(Task brief): Only the lines below between the ones containing "Webcam in Benillup, 28.8 km" and "may-bay-khung-long-dieu-khien-tu-xa-h7", inclusive, are to be reproduced, each exactly as it stands.

(Provided data):
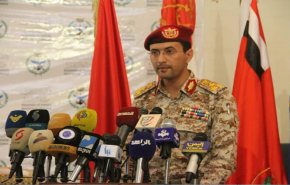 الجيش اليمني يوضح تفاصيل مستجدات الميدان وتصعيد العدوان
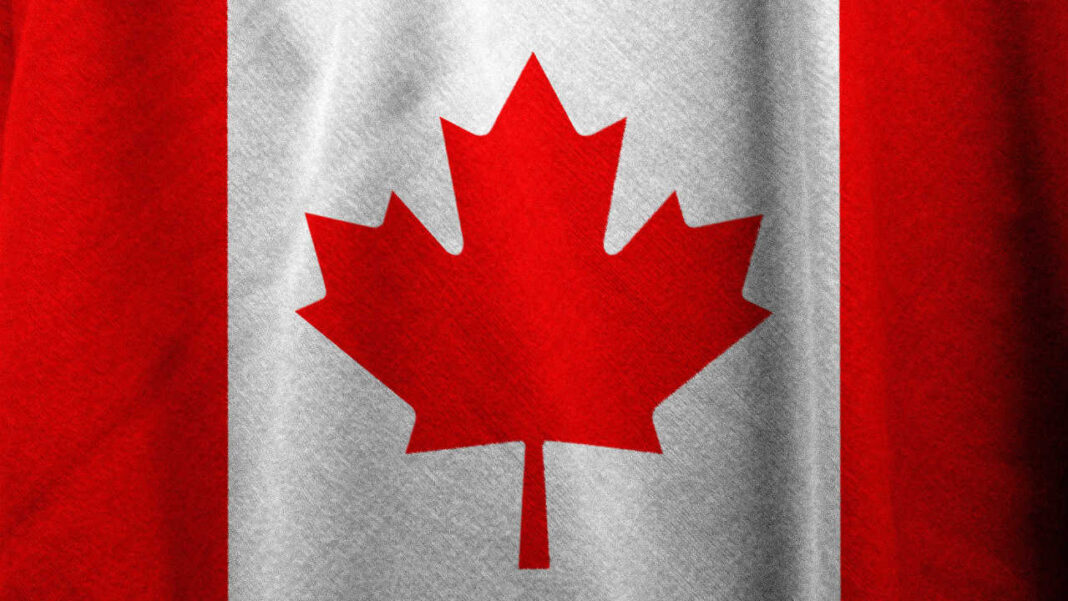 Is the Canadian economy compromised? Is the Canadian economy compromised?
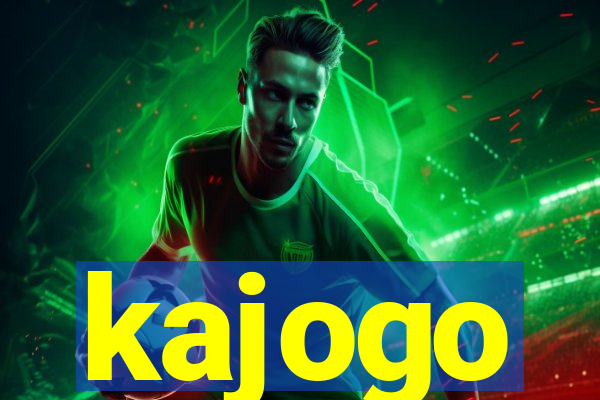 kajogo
---
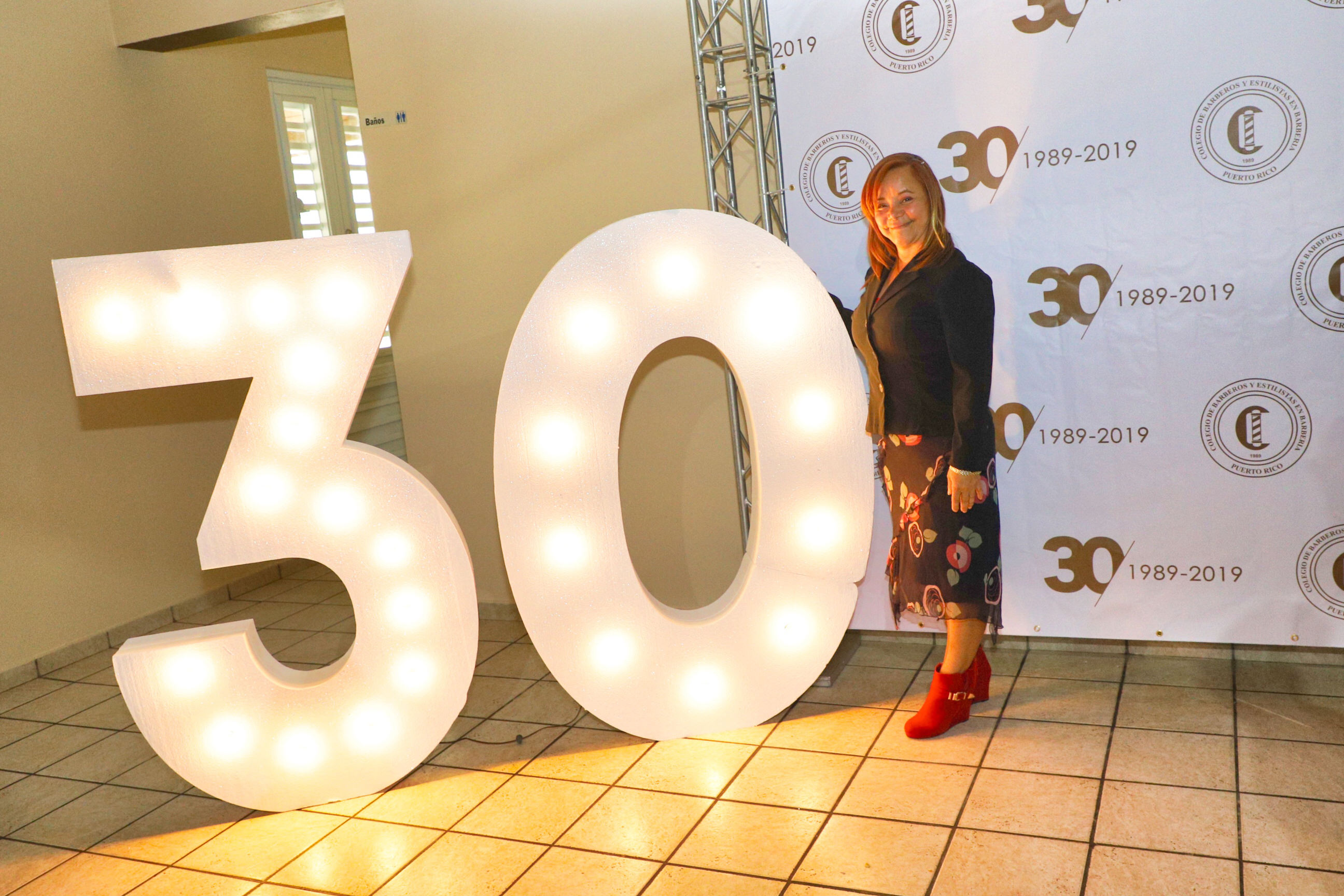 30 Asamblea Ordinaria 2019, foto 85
...
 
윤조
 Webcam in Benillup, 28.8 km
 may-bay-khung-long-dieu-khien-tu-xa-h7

(Result):
 Webcam in Benillup, 28.8 km
 may-bay-khung-long-dieu-khien-tu-xa-h7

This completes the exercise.